Marathon Submits Brae Decom Plan
Marathon Oil has submitted to the UK Department for Business Strategy and Industrial Strategy a consultancy draft of plans to decommission its Brae Alpha, Brae Bravo, Central Brae, West Brae and Sedgwick offshore facilities.
The company said in the document that it has already extended the life of the Brae Field beyond initial projections, and that production will become sub-economical in the short-term. Under the proposed plan, Marathon will plug and abandon the Brae Alpha and Brae Bravo platform wells and the Central Brae, West Brae, and Sedgwick subsea wells according to UK Oil & Gas Guidelines.
The Brae Alpha and Brae Bravo platform topside modules, and the Brae Bravo flare bridge and flare jacket/substructure will be removed and returned to shore for reuse, recycling or disposal. The Brae Alpha and Brae Bravo jackets/substructures will be removed to the top of the jacket/substructure footings. The portions of the jacket that are removed will be returned to shore for recycling or disposal, and the Brae Alpha and Brae Bravo jacket/substructure footings will be left in place.

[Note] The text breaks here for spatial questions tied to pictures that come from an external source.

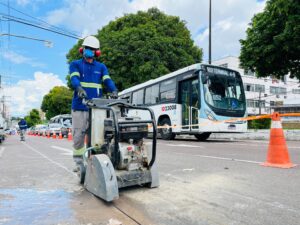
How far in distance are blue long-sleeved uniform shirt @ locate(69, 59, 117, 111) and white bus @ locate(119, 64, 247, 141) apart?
24.6 ft

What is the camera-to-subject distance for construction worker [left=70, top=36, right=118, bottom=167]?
4418 millimetres

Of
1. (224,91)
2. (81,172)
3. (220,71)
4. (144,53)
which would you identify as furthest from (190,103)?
(144,53)

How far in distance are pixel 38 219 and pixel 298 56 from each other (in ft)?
57.6

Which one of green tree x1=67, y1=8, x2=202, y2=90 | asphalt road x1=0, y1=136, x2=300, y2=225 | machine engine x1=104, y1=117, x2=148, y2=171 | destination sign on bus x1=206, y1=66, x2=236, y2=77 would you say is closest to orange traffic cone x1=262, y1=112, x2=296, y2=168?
asphalt road x1=0, y1=136, x2=300, y2=225

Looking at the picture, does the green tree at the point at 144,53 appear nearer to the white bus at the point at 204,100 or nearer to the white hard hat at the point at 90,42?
the white bus at the point at 204,100

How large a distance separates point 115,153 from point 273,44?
15.7m

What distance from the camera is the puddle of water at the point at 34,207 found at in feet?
9.21

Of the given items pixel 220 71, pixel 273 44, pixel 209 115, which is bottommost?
pixel 209 115

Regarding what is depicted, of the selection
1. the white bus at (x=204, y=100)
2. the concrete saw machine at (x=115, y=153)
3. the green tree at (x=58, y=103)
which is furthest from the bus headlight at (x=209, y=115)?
the green tree at (x=58, y=103)

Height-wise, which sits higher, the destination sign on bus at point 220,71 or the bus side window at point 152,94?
the destination sign on bus at point 220,71

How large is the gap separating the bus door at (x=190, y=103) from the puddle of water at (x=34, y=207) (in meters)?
10.3

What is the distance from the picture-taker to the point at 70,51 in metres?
33.8

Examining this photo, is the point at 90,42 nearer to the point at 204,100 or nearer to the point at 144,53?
the point at 204,100

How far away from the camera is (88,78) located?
4555mm
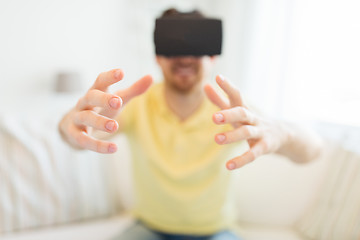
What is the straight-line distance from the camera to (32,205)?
1.25m

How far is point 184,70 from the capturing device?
932 millimetres

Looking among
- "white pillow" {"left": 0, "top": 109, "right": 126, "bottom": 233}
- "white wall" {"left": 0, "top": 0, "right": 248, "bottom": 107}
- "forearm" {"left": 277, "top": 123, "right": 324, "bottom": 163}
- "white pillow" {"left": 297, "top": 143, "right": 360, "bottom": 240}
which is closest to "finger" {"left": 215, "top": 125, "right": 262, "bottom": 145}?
"forearm" {"left": 277, "top": 123, "right": 324, "bottom": 163}

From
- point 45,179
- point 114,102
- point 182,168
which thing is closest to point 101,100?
point 114,102

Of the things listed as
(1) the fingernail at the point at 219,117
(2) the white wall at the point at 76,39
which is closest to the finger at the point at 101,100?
(1) the fingernail at the point at 219,117

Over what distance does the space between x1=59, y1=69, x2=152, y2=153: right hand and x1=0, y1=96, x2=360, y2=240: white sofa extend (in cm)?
76

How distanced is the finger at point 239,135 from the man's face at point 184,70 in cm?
36

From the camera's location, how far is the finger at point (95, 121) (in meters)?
0.53

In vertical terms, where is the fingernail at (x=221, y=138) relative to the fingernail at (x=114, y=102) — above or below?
below

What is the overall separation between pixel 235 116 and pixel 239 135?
0.04 m

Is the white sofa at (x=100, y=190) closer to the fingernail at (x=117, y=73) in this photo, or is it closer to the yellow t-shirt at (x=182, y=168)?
the yellow t-shirt at (x=182, y=168)

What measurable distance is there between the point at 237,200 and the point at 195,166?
0.39 metres

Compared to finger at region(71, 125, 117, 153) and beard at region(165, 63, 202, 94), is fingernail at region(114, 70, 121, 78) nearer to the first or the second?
A: finger at region(71, 125, 117, 153)

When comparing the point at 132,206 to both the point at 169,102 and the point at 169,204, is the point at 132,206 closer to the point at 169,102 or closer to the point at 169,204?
the point at 169,204

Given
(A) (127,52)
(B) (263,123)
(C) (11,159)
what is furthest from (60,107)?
(B) (263,123)
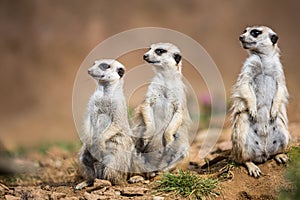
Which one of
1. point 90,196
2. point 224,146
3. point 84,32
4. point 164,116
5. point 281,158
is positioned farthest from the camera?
point 84,32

The company in 2015 submitted a cessation of production (CoP) application for Brae Bravo, which was approved in 2016 by the Oil and Gas Authority. The CoP for Brae Bravo is expected in 2018, Marathon said. The CoPs of Brae Alpha, Central Brae, West Brae and Sedgwick will take place after the Brae Bravo CoP; CoP applications will be submitted for these facilities at the appropriate time.
All of the Brae facilities are located approximately 270km northeast of Aberdeen in approximately 110m of water. The Brae Alpha, Brae Bravo and Central Brae installations are located within UK Continental Shelf (UKCS) Block 16/7a. The West Brae subsea development is located in UKCS Blocks 16/7a, and the Sedgwick subsea installation is located entirely within UKCS Block 16/6a.
According to Marathon’s website, Brae Alpha started production in 1983, Brae Bravo in 1988 and East Brae in 1993. The Central and West Brae/Sedgwick subsea tie-backs to Brae Alpha commenced production in 1989 and 1997 respectively. The Braemar subsea tie-back to East Brae started producing in 2003.
Decommissioning activity and spending is expected to rise as the oil and gas industry addresses the growing number of aging offshore oil and gas facilities. IHS-Markit reported earlier this year that decommissioning spending will grow from $2.4 billion in 2015 to $13 billion per year by 2040, and that more than 600 projects will need to be decommissioned. Europe is expected to absorb for 50% of decommissioning spending over the next five years as operators remove major North Sea offshore structures.